Según el Código Penal (art. 129), una organización delictiva se define como un grupo “cuyo objeto o actividad está dirigido a la comisión de delitos penales”. Cualquier persona que funda una organización criminal o es miembro de ella se enfrenta a una pena de prisión de hasta cinco años. Los partidarios se enfrentan a hasta tres años de prisión.
Por lo tanto, si el grupo Última Generación fuera clasificado como una organización criminal, la membresía y el apoyo por sí solos serían un delito penal. Eso disuadiría a los adhesivos y, de paso, también a sus financistas. La actividad destructiva en las calles pronto llegaría a su fin.
No queremos adelantarnos al interrogatorio del senador, porque todo tiene que estar correcto. Pero a los ojos del observador que percibe los bloqueos y graves daños a la propiedad, la “última generación” naturalmente cumple con los requisitos para ser catalogada como una organización criminal.

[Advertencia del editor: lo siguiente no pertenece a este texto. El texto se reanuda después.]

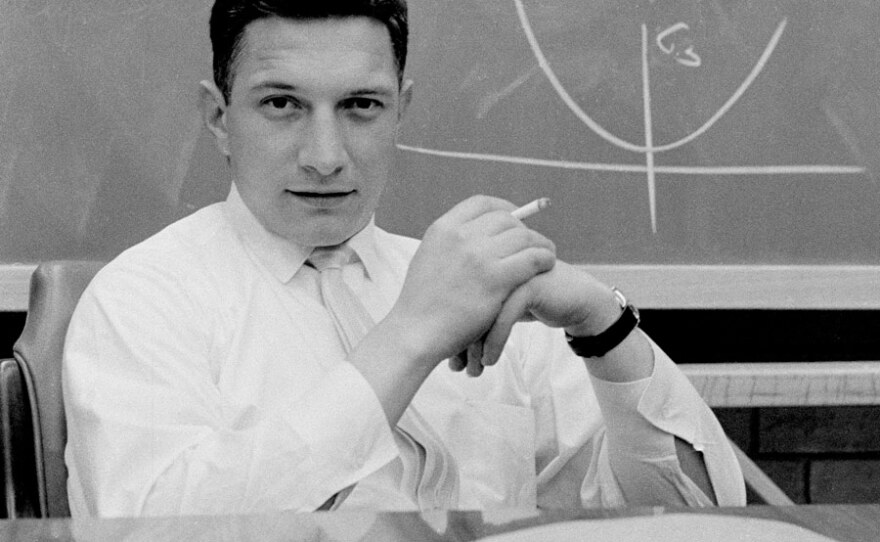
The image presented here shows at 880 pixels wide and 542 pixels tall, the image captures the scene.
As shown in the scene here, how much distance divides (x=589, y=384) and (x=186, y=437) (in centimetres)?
55

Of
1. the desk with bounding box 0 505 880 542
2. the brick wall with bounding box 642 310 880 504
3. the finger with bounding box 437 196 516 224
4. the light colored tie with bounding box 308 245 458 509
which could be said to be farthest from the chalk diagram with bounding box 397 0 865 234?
the desk with bounding box 0 505 880 542

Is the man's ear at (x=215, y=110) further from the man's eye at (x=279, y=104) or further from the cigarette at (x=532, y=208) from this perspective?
the cigarette at (x=532, y=208)

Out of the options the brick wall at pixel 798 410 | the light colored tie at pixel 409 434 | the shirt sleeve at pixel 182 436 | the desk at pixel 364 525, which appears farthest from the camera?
the brick wall at pixel 798 410

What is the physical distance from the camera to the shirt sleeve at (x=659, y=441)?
4.08 ft

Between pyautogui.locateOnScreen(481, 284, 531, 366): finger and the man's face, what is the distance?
228mm

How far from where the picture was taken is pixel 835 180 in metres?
1.70

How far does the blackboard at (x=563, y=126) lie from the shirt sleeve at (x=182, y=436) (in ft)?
1.65

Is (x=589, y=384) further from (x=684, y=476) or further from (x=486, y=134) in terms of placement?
(x=486, y=134)

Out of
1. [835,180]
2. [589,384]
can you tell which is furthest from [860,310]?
[589,384]

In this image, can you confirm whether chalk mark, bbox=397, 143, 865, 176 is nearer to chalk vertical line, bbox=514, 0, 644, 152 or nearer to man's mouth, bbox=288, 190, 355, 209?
chalk vertical line, bbox=514, 0, 644, 152

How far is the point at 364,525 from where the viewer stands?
73cm

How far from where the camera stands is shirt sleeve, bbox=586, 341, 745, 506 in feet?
4.08

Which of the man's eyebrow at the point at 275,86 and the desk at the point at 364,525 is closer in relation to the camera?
the desk at the point at 364,525

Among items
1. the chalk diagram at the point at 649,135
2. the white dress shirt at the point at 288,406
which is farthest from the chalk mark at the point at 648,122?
the white dress shirt at the point at 288,406
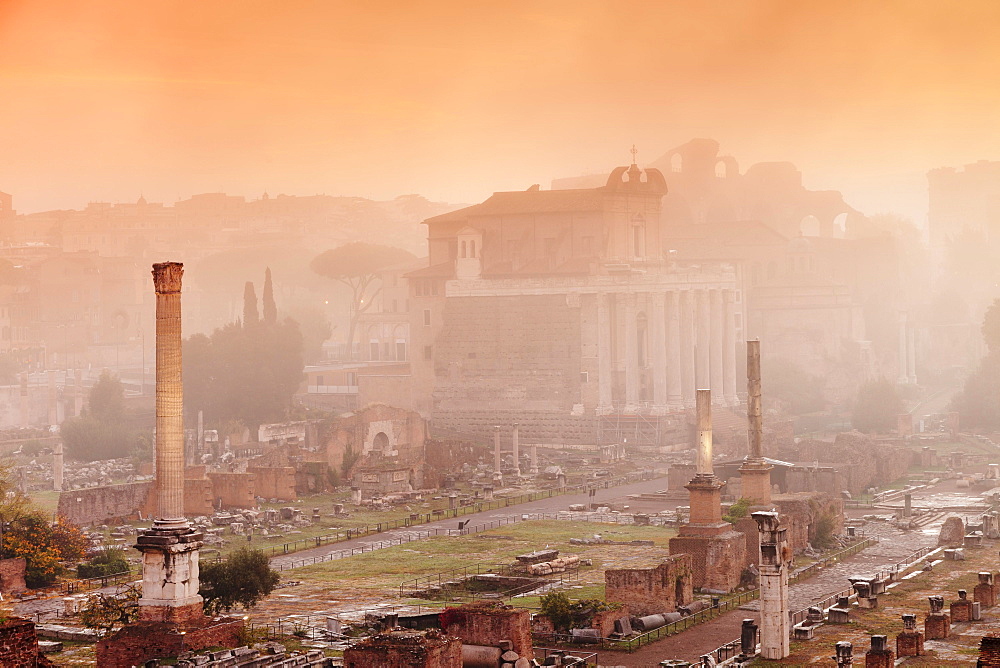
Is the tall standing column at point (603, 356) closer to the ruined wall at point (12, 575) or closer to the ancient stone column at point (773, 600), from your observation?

Etiqueta climática en la pintura “Descanso en la huida a Egipto” de Lucas Cranach en la Pinacoteca de Berlín
Foto: Twitter/última generación
Esta opinión ya está ganando terreno en Brandeburgo. El Tribunal de Distrito de Potsdam confirmó la sospecha inicial de que la “Última Generación” era una organización criminal. La sospecha surgió luego de registros domiciliarios de varios integrantes.
La evidencia aún está siendo evaluada. El primer ministro Woidke (SPD) encontró palabras claras: siempre hay “un acuerdo sobre delitos penales”. Ahora debe asegurarse de que “no se pisoteen la ley y el orden”.
No hay nada que agregar. Los pegajosos del clima salen día tras día a cometer hechos delictivos que cuidadosamente preparan y anuncian descaradamente. Dañan a otras personas, deliberada e intencionalmente.
La fiscalía de Berlín no quiere clasificar a los adhesivos climáticos como una organización criminal, dijo un portavoz. Porque las acciones de la “última generación” hasta ahora no han sido “parecidas al terrorismo y dotadas de cierta trascendencia”. Pero tendrían que serlo para cumplir con los criterios.
Este argumento no tiene sentido. Porque cualquiera que impida a otras personas realizar su trabajo y hacer las cosas necesarias de la vida cotidiana, cualquiera que les impida deliberadamente vivir sus vidas, no es todavía un terrorista, pero también está utilizando una forma de violencia.
Es bueno que el nuevo senador judicial esté personalmente detrás del asunto. Realmente no puede seguir así, el daño es demasiado grande.
El estado tiene el deber de proteger a sus ciudadanos de los bloqueos de las pegatinas climáticas. Hasta ahora, esto no ha sucedido lo suficiente.